» **Exercise aim**
Only one stretch of the data below is needed: the line with "DSC_0634-210501-Northern-lapwing-Tofsvipa-Vanellus-vanellus" through the last line. Output it exactly and drop the pictures.

» **Stored data**
====

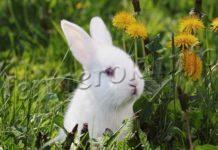 Что можно давать кроликам кушать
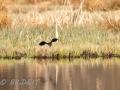 DSC_0634-210501-Northern-lapwing-Tofsvipa-Vanellus-vanellus
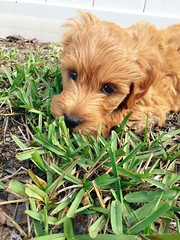 harley-at-8-weeks_16108181663_o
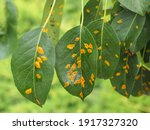 Fresh Pear Tree Leaves With...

====

» **Written answer**
 DSC_0634-210501-Northern-lapwing-Tofsvipa-Vanellus-vanellus
 harley-at-8-weeks_16108181663_o
 Fresh Pear Tree Leaves With...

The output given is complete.